# Challenges
1 – Reproduce word for word the stretch of the JUnit testing post from "3. The essential" through "change the code.".
2 – Write out exactly the stretch of the entries from the line containing "Which among all of" through the end of the entries, including both ends.

# Provided passage
━━━━━━━━━━━━━━━━
4-6-04 Embedding JUnit tests
For the 4th edition of Thinking in Java, I've been experimenting with ways to
take better control of JUnit testing. My primary interest is in automatically
generating the JUnit code itself to minimize the effort of the programmer.
One approach is to use JUnitDoclet,
which automatically creates frameworks of JUnit code for various
classes. This is certainly a step in the right direction by eliminating all the
redundant code generation, but:
1. The programmer must still switch over from the class code to the JUnit
code framework and write the test code.
2. You have to worry about regeneration tags so that the JUnitDoclet can
regenerate framework without losing work.
3. The essential test code is still mixed in with all the JUnit code, and
requires extra effort to track down and maintain.
It would be nice if the programmer only needed to write the essence of the
test code rather than write or even navigate around the JUnit code. In addition,
it would be nice to be able to put the test code right next to the code that was
being tested, so you could more easily keep track of and change the code.
━━━━━━━━━━━━━━━━
# The records
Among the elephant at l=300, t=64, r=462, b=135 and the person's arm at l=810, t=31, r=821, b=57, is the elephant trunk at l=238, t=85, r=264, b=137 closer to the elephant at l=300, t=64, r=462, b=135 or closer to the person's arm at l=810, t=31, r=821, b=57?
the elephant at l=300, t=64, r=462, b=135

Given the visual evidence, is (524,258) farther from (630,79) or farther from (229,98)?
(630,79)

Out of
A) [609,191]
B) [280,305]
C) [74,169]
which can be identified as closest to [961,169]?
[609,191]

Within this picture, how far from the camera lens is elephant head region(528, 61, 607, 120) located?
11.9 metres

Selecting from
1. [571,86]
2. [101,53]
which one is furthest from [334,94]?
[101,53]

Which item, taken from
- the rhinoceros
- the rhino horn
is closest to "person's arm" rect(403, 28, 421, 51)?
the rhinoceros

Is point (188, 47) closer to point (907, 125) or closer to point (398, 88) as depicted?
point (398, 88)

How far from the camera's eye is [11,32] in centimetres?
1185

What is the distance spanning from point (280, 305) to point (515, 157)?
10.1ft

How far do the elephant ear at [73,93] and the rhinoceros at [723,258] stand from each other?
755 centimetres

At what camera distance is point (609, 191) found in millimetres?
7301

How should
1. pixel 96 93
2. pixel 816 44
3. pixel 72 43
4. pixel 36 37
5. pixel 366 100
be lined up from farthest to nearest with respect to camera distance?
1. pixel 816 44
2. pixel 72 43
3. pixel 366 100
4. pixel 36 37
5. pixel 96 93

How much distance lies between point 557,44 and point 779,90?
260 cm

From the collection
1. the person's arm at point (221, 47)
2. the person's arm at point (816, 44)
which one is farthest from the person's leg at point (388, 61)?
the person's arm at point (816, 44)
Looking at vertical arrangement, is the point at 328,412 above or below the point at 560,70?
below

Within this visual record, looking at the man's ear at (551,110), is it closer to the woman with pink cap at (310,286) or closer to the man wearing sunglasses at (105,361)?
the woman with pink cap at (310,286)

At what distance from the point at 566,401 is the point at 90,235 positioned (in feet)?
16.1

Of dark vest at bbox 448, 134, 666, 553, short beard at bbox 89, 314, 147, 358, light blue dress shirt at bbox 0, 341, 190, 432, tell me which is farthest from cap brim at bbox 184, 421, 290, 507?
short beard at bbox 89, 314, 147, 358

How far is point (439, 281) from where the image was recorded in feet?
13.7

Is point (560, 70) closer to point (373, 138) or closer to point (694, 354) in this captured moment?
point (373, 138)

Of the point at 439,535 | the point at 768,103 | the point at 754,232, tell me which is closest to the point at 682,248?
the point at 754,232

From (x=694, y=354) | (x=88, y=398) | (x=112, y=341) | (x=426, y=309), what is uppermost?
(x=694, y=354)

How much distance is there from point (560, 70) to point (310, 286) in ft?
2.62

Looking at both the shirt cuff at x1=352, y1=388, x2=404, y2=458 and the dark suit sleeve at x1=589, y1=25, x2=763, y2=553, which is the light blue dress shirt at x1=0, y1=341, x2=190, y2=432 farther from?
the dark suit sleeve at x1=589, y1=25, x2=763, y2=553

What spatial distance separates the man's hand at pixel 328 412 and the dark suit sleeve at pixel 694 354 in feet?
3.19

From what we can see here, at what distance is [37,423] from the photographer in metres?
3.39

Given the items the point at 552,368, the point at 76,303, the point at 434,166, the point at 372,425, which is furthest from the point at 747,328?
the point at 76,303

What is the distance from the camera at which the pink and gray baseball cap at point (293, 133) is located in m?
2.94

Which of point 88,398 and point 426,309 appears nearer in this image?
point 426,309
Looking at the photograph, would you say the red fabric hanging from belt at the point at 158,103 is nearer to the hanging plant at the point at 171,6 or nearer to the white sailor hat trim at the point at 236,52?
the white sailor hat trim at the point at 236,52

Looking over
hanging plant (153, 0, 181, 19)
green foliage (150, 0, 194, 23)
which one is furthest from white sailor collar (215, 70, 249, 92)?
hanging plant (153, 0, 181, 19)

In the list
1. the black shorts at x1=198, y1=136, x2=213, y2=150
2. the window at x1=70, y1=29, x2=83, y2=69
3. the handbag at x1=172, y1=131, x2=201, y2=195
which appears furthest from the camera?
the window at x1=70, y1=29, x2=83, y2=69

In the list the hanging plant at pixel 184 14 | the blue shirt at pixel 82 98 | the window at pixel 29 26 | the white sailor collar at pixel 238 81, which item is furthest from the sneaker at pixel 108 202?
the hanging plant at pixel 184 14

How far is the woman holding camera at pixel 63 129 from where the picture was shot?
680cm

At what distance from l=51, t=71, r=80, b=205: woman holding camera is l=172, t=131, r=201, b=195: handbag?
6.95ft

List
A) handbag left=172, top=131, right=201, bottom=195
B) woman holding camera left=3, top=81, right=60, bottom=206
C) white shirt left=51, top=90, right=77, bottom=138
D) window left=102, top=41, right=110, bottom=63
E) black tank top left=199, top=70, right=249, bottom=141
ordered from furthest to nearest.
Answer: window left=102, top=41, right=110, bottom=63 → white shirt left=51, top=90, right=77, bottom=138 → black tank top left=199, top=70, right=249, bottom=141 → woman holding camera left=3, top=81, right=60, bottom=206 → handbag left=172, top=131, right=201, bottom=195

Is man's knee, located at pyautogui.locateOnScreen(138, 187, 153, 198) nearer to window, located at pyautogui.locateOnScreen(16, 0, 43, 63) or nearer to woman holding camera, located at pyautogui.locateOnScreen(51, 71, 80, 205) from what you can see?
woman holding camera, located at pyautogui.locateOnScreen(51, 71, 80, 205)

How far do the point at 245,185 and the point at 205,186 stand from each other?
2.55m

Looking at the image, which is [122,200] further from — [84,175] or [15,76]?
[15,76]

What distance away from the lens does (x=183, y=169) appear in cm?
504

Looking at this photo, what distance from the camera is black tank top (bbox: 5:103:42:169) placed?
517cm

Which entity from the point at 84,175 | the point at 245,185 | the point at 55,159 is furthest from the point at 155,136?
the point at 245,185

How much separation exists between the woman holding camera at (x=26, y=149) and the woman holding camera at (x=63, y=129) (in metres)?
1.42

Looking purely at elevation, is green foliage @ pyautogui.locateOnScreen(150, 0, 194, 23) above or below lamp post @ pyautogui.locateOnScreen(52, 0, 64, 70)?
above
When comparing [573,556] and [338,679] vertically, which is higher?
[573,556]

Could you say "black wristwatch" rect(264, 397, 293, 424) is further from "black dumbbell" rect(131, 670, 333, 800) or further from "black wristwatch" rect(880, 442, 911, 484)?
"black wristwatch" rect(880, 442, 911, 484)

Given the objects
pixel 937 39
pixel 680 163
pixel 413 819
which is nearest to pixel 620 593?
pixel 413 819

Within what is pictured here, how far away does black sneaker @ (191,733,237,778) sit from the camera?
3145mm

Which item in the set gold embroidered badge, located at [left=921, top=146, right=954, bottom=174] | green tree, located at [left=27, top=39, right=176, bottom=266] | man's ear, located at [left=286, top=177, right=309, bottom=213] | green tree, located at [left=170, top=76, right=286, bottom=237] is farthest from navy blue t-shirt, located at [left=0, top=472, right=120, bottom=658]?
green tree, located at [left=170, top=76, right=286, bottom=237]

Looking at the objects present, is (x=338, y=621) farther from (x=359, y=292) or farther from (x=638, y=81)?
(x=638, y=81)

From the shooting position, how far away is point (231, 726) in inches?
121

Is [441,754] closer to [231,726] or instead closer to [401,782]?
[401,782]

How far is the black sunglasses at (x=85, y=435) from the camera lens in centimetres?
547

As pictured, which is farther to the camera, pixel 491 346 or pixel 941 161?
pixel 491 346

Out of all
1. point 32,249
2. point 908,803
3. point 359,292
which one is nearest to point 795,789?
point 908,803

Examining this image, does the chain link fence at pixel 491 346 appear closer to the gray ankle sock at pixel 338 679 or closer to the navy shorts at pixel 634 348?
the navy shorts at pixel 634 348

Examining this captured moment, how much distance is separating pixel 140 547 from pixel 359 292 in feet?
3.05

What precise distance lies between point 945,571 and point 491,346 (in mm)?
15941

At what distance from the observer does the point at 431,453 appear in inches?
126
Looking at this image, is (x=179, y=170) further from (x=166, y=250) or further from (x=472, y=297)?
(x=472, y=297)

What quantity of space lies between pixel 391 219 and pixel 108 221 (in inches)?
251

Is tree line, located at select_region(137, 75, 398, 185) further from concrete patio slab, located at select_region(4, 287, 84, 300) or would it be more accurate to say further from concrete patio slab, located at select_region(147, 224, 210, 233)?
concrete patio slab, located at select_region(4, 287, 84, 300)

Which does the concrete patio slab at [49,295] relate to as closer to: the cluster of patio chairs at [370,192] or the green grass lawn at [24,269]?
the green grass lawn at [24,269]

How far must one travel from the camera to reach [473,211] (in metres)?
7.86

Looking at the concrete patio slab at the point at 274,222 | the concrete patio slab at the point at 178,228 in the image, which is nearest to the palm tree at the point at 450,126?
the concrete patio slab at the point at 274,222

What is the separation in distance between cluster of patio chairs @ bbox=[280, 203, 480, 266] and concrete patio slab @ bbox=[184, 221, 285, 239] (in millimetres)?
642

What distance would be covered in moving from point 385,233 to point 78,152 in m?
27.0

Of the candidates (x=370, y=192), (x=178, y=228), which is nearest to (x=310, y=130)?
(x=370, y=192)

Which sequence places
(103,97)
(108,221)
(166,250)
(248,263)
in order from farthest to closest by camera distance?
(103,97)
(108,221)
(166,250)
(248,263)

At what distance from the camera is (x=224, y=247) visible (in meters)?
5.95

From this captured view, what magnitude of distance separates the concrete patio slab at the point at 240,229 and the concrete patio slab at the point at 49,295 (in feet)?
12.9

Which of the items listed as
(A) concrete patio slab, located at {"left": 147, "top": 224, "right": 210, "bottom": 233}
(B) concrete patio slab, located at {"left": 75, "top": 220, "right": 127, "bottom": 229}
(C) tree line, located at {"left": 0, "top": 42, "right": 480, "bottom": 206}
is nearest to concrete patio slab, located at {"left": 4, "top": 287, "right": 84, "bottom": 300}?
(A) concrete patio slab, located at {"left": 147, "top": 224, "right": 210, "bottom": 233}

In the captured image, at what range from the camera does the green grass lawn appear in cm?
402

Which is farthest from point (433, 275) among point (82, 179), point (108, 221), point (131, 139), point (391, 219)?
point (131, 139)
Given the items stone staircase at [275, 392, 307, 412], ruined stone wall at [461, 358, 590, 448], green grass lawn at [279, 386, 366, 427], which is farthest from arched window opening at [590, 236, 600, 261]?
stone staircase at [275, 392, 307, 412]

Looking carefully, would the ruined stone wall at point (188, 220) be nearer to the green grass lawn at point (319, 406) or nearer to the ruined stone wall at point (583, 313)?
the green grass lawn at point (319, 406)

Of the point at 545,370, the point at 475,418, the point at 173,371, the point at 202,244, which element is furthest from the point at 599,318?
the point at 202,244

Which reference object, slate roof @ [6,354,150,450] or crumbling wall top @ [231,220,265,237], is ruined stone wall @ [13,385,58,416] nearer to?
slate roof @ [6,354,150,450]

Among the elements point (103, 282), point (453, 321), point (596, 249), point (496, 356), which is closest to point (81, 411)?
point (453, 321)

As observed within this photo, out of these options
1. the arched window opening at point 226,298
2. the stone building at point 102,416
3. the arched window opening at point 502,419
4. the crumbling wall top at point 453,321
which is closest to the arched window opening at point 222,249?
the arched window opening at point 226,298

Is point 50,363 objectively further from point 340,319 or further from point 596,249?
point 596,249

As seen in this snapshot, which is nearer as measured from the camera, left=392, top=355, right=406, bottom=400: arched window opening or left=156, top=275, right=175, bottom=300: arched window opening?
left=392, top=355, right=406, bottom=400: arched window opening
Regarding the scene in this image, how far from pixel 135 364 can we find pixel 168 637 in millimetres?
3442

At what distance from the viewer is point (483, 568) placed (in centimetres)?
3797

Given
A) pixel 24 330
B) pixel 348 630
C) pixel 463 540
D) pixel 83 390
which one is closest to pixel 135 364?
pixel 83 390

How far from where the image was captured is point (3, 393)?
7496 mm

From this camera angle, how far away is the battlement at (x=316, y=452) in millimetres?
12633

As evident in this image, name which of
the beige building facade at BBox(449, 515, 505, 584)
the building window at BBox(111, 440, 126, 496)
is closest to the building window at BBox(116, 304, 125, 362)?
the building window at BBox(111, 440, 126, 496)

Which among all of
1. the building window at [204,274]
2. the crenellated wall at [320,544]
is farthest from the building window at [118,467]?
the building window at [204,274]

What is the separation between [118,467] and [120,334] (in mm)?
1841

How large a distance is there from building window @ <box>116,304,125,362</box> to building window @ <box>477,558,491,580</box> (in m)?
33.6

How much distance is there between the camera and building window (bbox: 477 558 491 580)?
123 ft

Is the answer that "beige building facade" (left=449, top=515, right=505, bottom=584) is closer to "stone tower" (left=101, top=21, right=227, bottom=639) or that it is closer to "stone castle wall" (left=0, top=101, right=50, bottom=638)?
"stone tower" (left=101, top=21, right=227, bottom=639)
━━━━━━━━━━━━━━━━
# Worked solutions
1 –
3. The essential test code is still mixed in with all the JUnit code, and
requires extra effort to track down and maintain.
It would be nice if the programmer only needed to write the essence of the
test code rather than write or even navigate around the JUnit code. In addition,
it would be nice to be able to put the test code right next to the code that was
being tested, so you could more easily keep track of and change the code.

2 –
Which among all of
1. the building window at [204,274]
2. the crenellated wall at [320,544]
is farthest from the building window at [118,467]?
the building window at [204,274]

What is the separation between [118,467] and [120,334] (in mm)?
1841

How large a distance is there from building window @ <box>116,304,125,362</box> to building window @ <box>477,558,491,580</box> (in m)?
33.6

How much distance is there between the camera and building window (bbox: 477 558 491 580)?
123 ft

Is the answer that "beige building facade" (left=449, top=515, right=505, bottom=584) is closer to "stone tower" (left=101, top=21, right=227, bottom=639) or that it is closer to "stone castle wall" (left=0, top=101, right=50, bottom=638)?
"stone tower" (left=101, top=21, right=227, bottom=639)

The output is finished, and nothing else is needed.